→ **WHAT YOU NEED TO DO**
Repeat the records below word for word, starting at their very first line and ending at the line that contains "cracked pavement [0, 413, 1264, 949]", including that line.

─── GIVEN RECORDS

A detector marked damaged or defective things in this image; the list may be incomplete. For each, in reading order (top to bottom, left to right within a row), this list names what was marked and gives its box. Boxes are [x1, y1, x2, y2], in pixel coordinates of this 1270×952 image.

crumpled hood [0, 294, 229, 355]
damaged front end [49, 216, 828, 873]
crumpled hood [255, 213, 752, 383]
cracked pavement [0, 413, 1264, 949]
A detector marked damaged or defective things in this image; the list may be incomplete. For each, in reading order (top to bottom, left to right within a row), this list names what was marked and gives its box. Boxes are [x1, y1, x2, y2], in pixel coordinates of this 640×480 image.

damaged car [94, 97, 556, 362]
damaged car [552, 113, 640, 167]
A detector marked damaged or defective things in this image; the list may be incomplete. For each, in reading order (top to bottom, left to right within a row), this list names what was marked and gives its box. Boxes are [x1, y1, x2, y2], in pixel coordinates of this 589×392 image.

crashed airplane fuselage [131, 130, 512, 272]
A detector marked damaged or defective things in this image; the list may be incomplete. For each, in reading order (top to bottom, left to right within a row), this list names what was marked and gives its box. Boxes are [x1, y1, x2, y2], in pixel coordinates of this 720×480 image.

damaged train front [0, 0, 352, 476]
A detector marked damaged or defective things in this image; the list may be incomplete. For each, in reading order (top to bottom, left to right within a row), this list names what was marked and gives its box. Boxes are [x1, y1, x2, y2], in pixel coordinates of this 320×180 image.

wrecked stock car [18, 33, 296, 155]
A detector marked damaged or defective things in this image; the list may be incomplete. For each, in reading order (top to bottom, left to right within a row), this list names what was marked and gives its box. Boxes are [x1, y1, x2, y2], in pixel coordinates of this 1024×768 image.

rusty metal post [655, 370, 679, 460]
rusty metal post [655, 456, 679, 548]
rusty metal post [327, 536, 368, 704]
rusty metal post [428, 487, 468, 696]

──────

→ **RESULT FOR THIS EXERCISE**
A detector marked damaged or defective things in this image; the list may be incomplete. For each, in reading order (top to bottom, left to right within a row), this list names what was marked and gives its box. Boxes are [x1, y1, x2, y2], in pixel coordinates of this 1270×952 image.

crumpled hood [0, 294, 229, 355]
damaged front end [49, 216, 828, 873]
crumpled hood [255, 213, 752, 383]
cracked pavement [0, 413, 1264, 949]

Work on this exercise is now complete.